Он понёс её молча и смотрел не в глазки её, как раньше, а в тёмную, смоченную дождём землю, и она, сидя у него на руках, молчала. В них обоих было что-то новое, чего они не понимали, но что мешало им так весело целоваться, как раньше они целовались.
– Прощай!.. Когда ты выйдешь из леса ко мне? – спросил он, опуская её с рук на землю у опушки леса, под ветви, осыпанные, точно драгоценными каменьями, каплями дождя, горевшими на солнце и молчаливо отдыхавшими от бури.
– Приду? Не знаю, когда… Когда захочу, – не раньше! – ответила Майя.
– Ну, так поцелуй на прощанье.
Она крепко, крепко обняла его и поцеловала – горьким поцелуем сомнения, а потом пошла в лес, не оглянувшись на него. На неё падали с потревоженных веток холодные крупные капли, и от них ей было холодно. Лес молчал угрюмо и сосредоточенно, тропинка сделалась почему-то густой, но менее красивой, чем прежде, и цветы были не так красивы, и меньше было их… и всё было странно, не так, как прежде, точно у Майи теперь были новые глаза.

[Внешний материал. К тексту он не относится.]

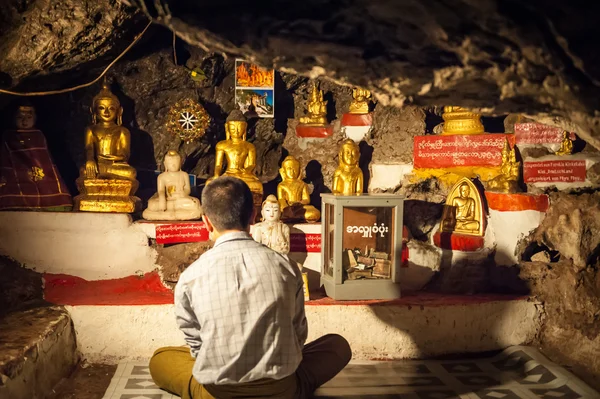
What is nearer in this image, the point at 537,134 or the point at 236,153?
the point at 537,134

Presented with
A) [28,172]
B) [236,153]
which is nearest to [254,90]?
[236,153]

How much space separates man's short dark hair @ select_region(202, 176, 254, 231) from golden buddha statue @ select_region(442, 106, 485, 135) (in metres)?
3.54

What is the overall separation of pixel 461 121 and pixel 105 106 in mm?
3563

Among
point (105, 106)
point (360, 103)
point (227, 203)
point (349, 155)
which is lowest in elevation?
point (227, 203)

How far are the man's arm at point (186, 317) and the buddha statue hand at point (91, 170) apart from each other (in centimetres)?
327

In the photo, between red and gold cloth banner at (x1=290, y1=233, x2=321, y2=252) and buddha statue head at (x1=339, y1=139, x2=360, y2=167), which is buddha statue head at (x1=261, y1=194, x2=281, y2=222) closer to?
red and gold cloth banner at (x1=290, y1=233, x2=321, y2=252)

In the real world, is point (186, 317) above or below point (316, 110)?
below

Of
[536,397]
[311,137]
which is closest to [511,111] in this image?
[536,397]

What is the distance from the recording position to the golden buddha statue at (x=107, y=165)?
5125 mm

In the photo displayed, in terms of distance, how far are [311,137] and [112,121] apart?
2.14 m

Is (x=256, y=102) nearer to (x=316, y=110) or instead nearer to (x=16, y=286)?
(x=316, y=110)

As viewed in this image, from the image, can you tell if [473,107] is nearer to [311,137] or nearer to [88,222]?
[88,222]

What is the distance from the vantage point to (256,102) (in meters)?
6.14

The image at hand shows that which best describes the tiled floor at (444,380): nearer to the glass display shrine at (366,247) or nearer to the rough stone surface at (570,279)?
the rough stone surface at (570,279)
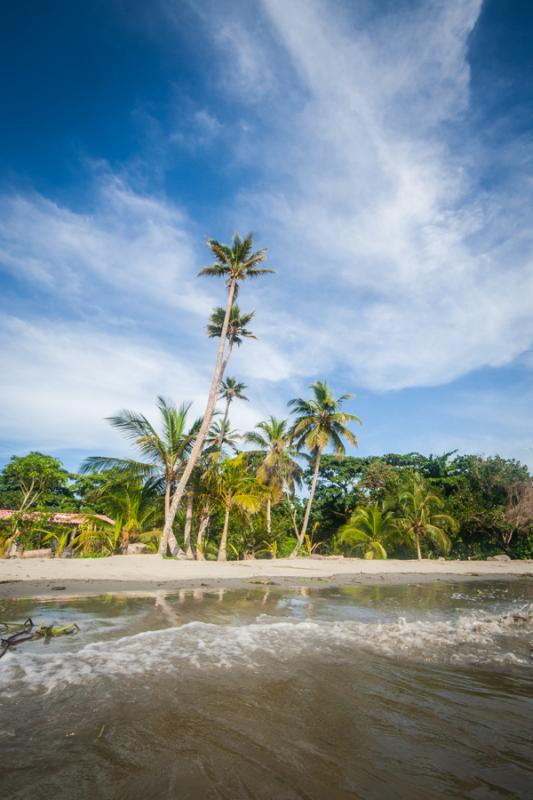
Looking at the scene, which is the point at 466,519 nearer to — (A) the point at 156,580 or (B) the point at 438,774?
(A) the point at 156,580

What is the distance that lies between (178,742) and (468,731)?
1.77 meters

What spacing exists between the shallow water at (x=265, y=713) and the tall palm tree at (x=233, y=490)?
39.0ft

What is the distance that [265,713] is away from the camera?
248 cm

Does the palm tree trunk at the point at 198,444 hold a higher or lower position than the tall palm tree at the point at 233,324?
lower

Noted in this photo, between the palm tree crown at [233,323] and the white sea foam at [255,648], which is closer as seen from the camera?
the white sea foam at [255,648]

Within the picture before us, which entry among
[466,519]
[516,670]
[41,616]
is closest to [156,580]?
[41,616]

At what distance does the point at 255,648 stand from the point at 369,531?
73.5 feet

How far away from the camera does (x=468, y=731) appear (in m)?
2.32

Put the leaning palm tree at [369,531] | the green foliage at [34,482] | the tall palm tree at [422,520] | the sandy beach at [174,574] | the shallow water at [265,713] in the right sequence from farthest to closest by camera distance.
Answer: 1. the green foliage at [34,482]
2. the leaning palm tree at [369,531]
3. the tall palm tree at [422,520]
4. the sandy beach at [174,574]
5. the shallow water at [265,713]

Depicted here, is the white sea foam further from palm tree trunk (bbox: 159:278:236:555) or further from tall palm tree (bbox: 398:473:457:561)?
tall palm tree (bbox: 398:473:457:561)

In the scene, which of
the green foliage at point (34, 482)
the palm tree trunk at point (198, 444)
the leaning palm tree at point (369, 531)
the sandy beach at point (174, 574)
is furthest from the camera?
the green foliage at point (34, 482)

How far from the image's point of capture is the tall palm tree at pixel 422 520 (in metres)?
23.4

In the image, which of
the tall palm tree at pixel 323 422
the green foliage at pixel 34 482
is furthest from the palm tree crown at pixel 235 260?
the green foliage at pixel 34 482

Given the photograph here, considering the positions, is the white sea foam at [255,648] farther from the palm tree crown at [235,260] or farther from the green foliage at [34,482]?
the green foliage at [34,482]
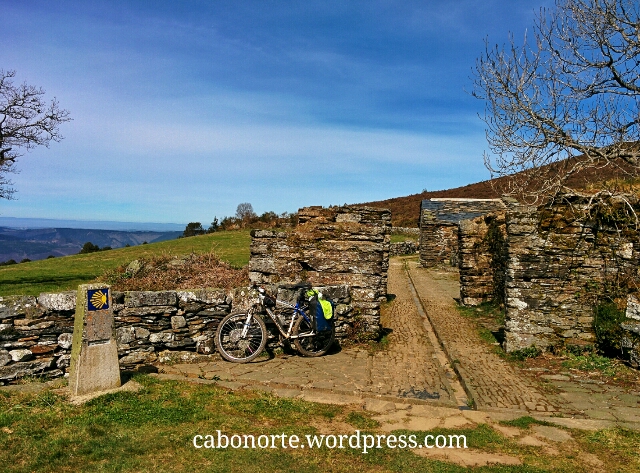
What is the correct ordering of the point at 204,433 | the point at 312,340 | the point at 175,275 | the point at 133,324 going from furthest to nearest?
the point at 175,275 < the point at 312,340 < the point at 133,324 < the point at 204,433

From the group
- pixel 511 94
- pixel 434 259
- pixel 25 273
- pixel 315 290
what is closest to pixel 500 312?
pixel 511 94

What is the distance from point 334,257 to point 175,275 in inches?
142

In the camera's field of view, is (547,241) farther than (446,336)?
No

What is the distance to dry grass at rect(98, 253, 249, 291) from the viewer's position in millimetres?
9375

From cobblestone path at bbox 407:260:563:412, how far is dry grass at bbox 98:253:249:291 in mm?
4828

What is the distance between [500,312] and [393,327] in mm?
4226

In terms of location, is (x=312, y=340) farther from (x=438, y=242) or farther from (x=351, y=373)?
(x=438, y=242)

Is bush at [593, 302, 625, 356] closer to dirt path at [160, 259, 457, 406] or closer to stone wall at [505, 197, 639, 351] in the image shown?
stone wall at [505, 197, 639, 351]

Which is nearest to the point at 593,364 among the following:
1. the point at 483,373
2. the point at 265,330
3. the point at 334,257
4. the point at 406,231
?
the point at 483,373

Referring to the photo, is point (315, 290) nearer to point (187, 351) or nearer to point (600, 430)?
point (187, 351)

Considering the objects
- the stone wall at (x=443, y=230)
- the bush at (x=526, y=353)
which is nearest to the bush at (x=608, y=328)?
the bush at (x=526, y=353)

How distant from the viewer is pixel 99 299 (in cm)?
583

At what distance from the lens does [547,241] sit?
8.58 metres

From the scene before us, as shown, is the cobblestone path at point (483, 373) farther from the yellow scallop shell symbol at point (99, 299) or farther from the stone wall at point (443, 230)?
the stone wall at point (443, 230)
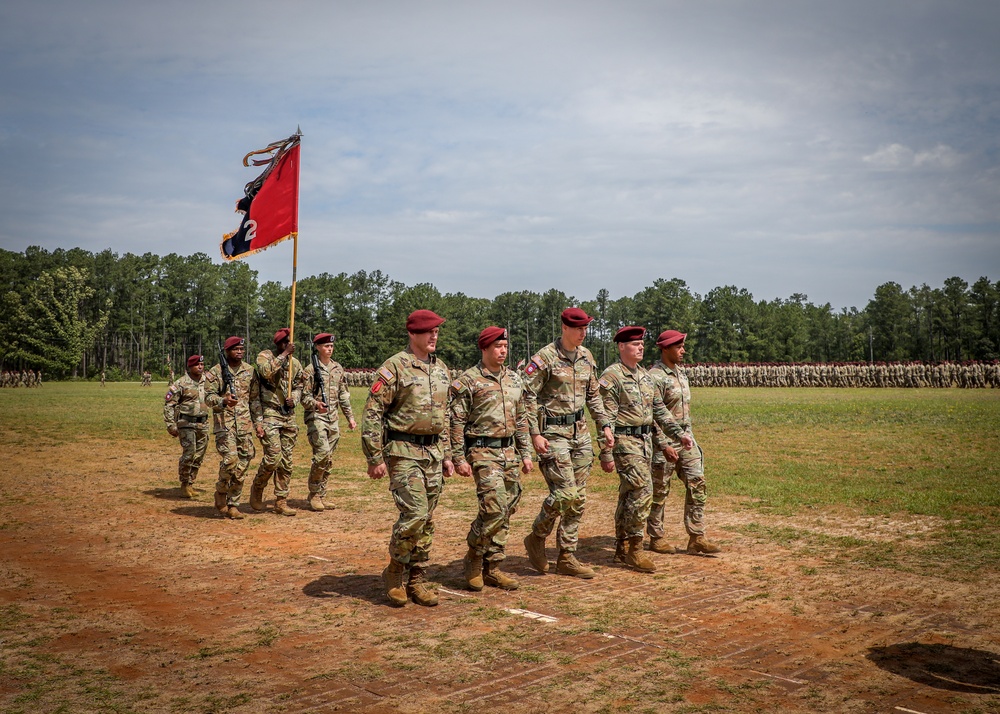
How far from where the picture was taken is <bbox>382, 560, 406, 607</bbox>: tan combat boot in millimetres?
7047

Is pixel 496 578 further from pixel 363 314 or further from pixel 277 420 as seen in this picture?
pixel 363 314

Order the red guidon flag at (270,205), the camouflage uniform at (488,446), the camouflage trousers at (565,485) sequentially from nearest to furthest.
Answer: the camouflage uniform at (488,446)
the camouflage trousers at (565,485)
the red guidon flag at (270,205)

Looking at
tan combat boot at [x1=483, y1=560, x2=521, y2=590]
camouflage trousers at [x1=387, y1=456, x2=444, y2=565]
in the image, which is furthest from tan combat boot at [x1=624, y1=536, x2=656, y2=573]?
camouflage trousers at [x1=387, y1=456, x2=444, y2=565]

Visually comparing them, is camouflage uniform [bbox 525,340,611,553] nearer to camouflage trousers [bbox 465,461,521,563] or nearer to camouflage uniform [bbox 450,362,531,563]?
camouflage uniform [bbox 450,362,531,563]

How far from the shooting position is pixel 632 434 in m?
8.62

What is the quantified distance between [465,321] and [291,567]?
104548 millimetres

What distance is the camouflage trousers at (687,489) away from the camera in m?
8.98

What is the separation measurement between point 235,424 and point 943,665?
9.60 m

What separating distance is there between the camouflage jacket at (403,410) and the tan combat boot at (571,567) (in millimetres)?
1798

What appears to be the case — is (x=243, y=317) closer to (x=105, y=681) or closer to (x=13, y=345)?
(x=13, y=345)

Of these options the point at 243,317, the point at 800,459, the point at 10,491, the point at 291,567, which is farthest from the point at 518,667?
the point at 243,317

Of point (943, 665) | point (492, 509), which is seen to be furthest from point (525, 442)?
point (943, 665)

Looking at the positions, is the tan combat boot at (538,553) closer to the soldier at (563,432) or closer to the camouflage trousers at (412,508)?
the soldier at (563,432)

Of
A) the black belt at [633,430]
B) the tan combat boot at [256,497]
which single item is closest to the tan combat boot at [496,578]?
the black belt at [633,430]
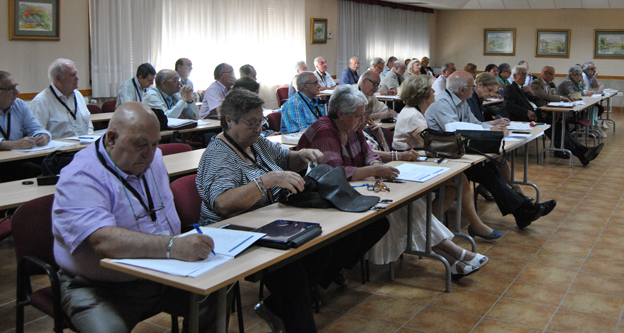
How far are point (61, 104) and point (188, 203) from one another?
2732 mm

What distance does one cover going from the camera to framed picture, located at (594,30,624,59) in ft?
48.1

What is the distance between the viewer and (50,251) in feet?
7.22

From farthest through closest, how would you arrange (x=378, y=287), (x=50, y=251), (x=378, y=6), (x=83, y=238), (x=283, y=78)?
(x=378, y=6) → (x=283, y=78) → (x=378, y=287) → (x=50, y=251) → (x=83, y=238)

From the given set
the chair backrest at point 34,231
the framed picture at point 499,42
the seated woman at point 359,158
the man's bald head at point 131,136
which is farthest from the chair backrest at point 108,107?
the framed picture at point 499,42

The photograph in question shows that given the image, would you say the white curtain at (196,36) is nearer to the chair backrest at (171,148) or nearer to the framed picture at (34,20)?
the framed picture at (34,20)

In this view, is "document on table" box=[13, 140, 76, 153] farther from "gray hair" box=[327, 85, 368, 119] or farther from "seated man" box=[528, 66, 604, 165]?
"seated man" box=[528, 66, 604, 165]

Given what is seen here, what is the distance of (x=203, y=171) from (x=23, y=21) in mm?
5389

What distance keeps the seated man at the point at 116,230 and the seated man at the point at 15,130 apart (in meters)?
2.23

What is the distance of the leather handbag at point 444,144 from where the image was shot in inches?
149

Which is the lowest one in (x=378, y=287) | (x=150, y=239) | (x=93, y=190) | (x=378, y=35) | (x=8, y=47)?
(x=378, y=287)

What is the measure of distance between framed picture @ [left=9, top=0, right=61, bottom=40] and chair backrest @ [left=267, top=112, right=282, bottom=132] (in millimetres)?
3336

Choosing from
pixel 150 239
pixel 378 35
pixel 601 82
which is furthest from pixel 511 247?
pixel 601 82

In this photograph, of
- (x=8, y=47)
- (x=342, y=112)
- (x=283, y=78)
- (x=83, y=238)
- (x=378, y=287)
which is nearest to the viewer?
(x=83, y=238)

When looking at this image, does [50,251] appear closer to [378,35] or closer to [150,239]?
[150,239]
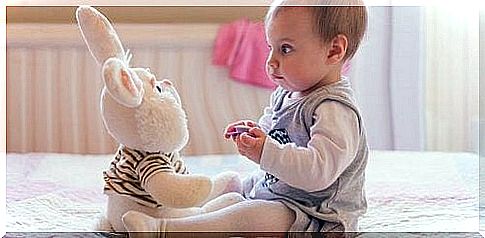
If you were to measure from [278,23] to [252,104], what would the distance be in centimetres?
27

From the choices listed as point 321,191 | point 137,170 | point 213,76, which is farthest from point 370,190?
point 213,76

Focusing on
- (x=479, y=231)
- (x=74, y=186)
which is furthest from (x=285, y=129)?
(x=74, y=186)

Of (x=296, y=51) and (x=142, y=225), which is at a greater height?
(x=296, y=51)

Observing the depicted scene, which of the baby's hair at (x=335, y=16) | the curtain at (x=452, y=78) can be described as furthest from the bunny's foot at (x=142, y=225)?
the curtain at (x=452, y=78)

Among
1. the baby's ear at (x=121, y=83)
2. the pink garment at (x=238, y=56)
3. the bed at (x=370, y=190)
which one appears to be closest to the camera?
the baby's ear at (x=121, y=83)

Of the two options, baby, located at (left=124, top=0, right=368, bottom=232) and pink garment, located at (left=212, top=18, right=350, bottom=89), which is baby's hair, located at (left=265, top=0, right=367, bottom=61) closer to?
baby, located at (left=124, top=0, right=368, bottom=232)

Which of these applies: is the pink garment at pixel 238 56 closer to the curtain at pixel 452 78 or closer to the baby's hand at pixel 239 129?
the curtain at pixel 452 78

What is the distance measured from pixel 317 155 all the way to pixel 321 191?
0.04 meters

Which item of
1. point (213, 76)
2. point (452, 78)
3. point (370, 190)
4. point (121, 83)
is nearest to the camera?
point (121, 83)

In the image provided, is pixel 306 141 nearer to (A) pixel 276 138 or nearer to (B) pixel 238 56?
(A) pixel 276 138

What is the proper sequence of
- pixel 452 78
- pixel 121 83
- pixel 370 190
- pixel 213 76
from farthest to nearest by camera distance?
pixel 213 76 < pixel 452 78 < pixel 370 190 < pixel 121 83

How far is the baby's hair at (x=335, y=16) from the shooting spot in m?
0.79

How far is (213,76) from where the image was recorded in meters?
1.42

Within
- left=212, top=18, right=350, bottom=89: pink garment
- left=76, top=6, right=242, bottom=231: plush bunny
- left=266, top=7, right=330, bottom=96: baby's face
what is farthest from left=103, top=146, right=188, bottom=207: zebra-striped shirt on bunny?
left=212, top=18, right=350, bottom=89: pink garment
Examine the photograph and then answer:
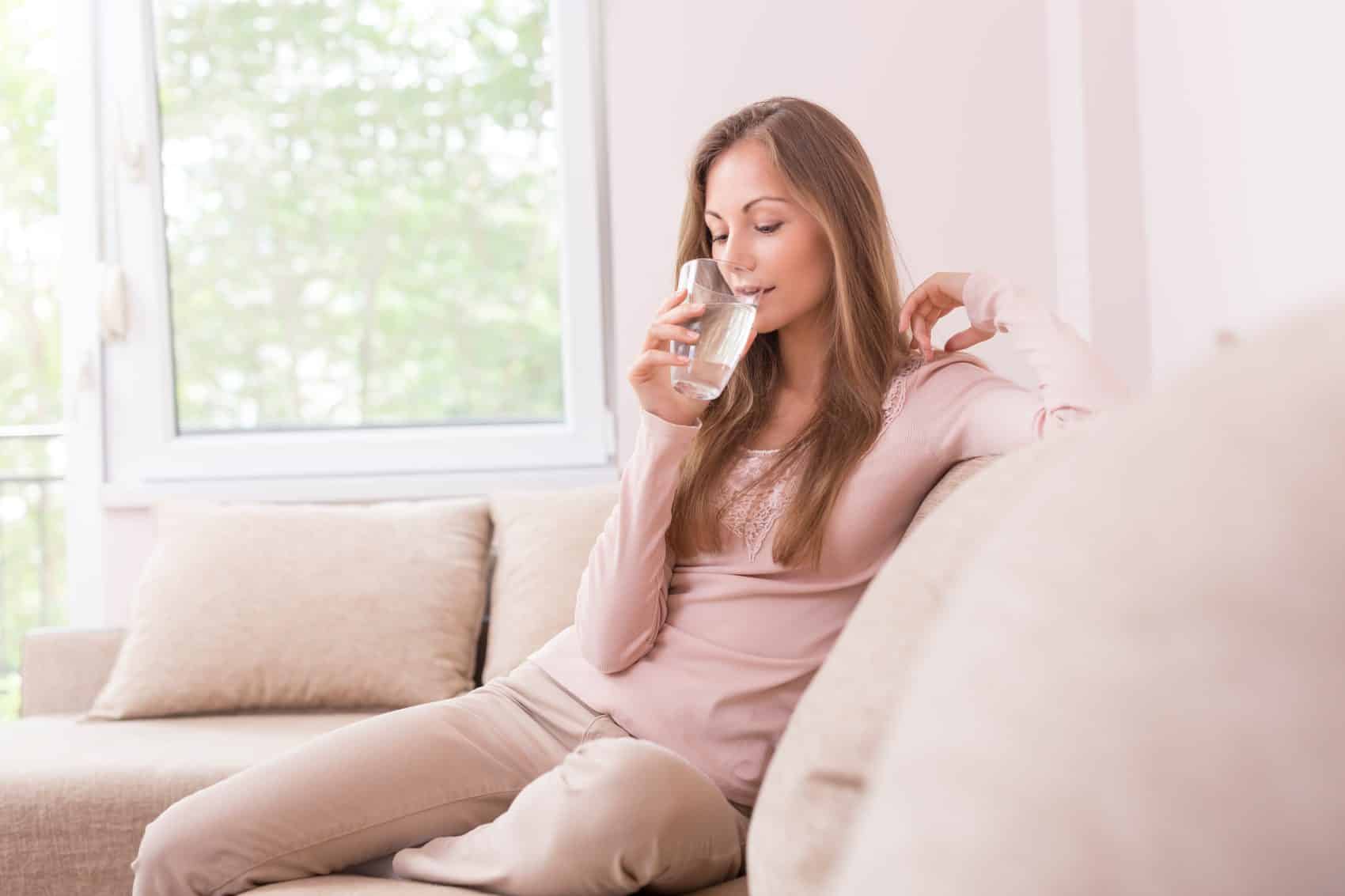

А как просторно там, в степи, и как там ярко! Он, наверно, сидит под ветвями осокоря и думает, глядя вдаль, положив на руки голову. Часто он так сидит и много думает. Часто, когда она засыпала у него на руках, а он переставал баюкать её песней, она сквозь дрёму наблюдала за ним, и, хотя ей казалось, что его сердце не с нею, всё-таки хорошо было смотреть в его горячие очи!.. Она шла. Ветви деревьев осторожно дотрагивались до её плеч и рук и точно хотели сказать ей шёпотом что-то; но она чувствовала ничего, кроме того, что печаль наполняла ей сердце…
Вот на дороге у ней стала царственно пышная лилия, и отягчённая дождём её серебряно-бархатная пышная чашечка почему-то так грустно качается. И эта лилия так бела, чиста, свежа! И, кажется, так гордится всем этим.
Майя наступила на неё ножкой, стебель жалобно хрупнул… и вот она, эта чистая лилия, лежит в грязи, вся измятая.
Майя посмотрела на неё, и ей стало за что-то стыдно и чего-то жалко.
– Я сделала сейчас так же, как эта Страшная Судьба, о которой рассказывал мне в степи он! А вот дворец матери!
Он стоял таким же красивым, как раньше, но в нём было что-то грустное.